Writes aren't always atomic. 写入并不总是原子的。 You must either use atomic data types or provide some synchronization (RCU, locks etc.). 您必须使用原子数据类型或提供一些同步（RCU，锁等）。 No shared data is thread-safe per se. 没有共享数据本身就是线程安全的。 Or make this go away by sticking to lock-free algorithms (that is, where possible and feasible). 或者通过坚持使用无锁算法来消除这种情况（也就是说，在可行和可行的情况下）。

As long as the cost for acquiring and releasing a lock is less than the cost for recreating the object (from a file or database or whatever) all accesses to a cache should indeed be synchronized. 只要获取和释放锁的成本小于（从文件或数据库等）重新创建对象的成本，对缓存的所有访问的确应该同步。 If it's not you don't really need a cache at all. 如果不是，那么您根本就不需要缓存。 :) :)

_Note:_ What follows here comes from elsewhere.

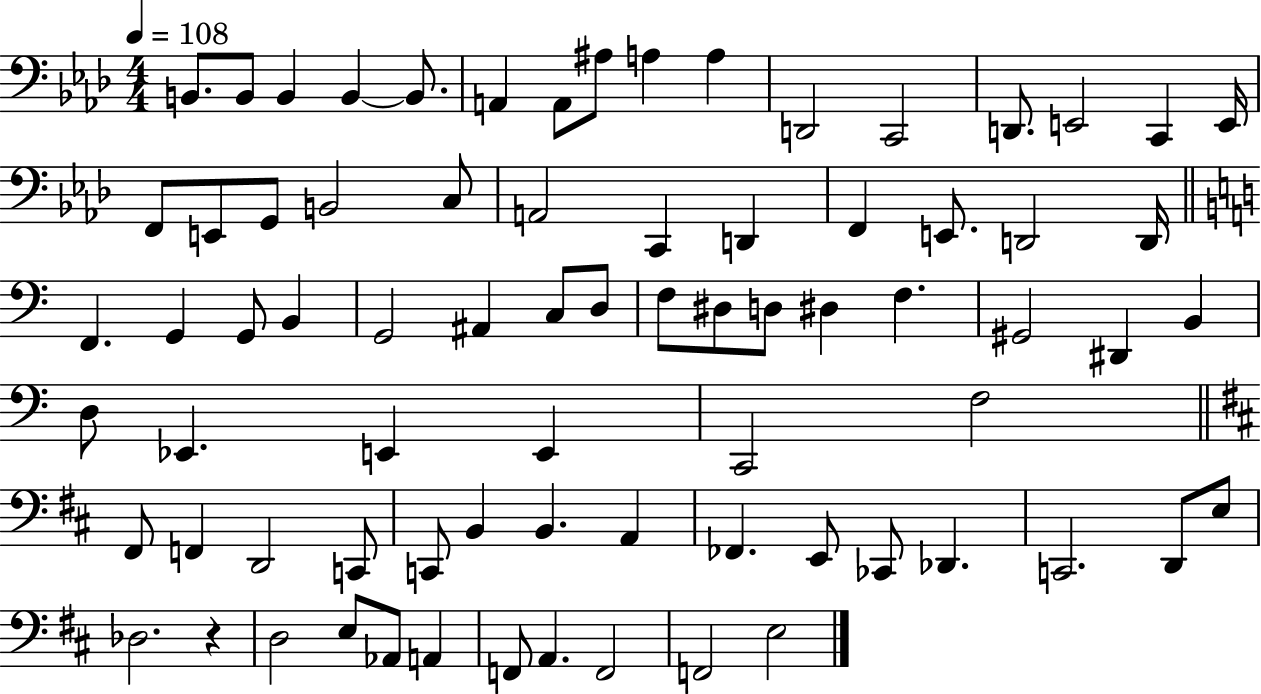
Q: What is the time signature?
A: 4/4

If you want to avoid data corruption, you must synchronize. 如果要避免数据损坏，则必须进行同步。 This is especially true when the cache contains multiple tables that must be updated atomically. 当高速缓存包含必须原子更新的多个表时，尤其如此。 Imagine you have a database for a DMV (department of motor vehicles). 假设您有一个DMV（机动车部门）的数据库。 You add a new person to the database, that person will have records for auto registrations plus records for tickets received for records for home address and perhaps other contact information. 您将一个新人员添加到数据库中，该人员将具有自动注册记录以及收到的用于家庭地址记录以及其他联系信息的票证记录。 If you don't update these tables atomically -- in the database and in the cache -- then any client pulling data out of the cache may get inconsistent data. 如果不以原子方式（在数据库和缓存中）更新这些表，则任何从缓存中拉出数据的客户端都可能会获得不一致的数据。

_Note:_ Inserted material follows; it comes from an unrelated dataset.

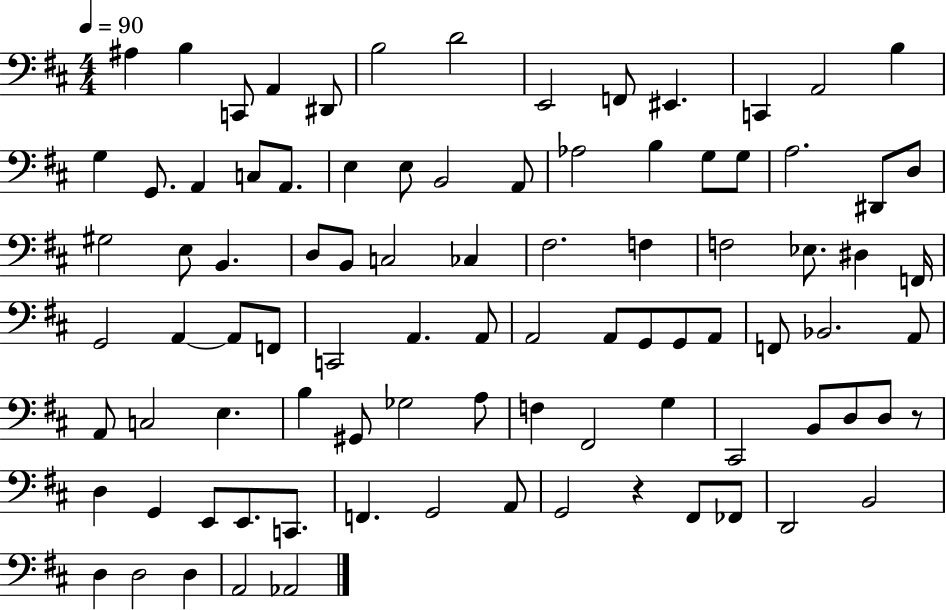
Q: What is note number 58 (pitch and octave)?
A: A2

Yes, any one piece of data may be constant, but databases very commonly hold data that -- if not updated together and atomically -- can cause database clients to get incorrect or incomplete or inconsistent results. 是的，任何一条数据都可能是恒定的，但是数据库通常保存的数据（如果不一起进行原子更新）会导致数据库客户端获得不正确或不完整或不一致的结果。

If you are using Java 5 or above you can use a ConcurrentHashMap. 如果您使用的是Java 5或更高版本，则可以使用ConcurrentHashMap。 This supports multiple readers and writers in a threadsafe manner. 这以线程安全的方式支持多个读取器和写入器。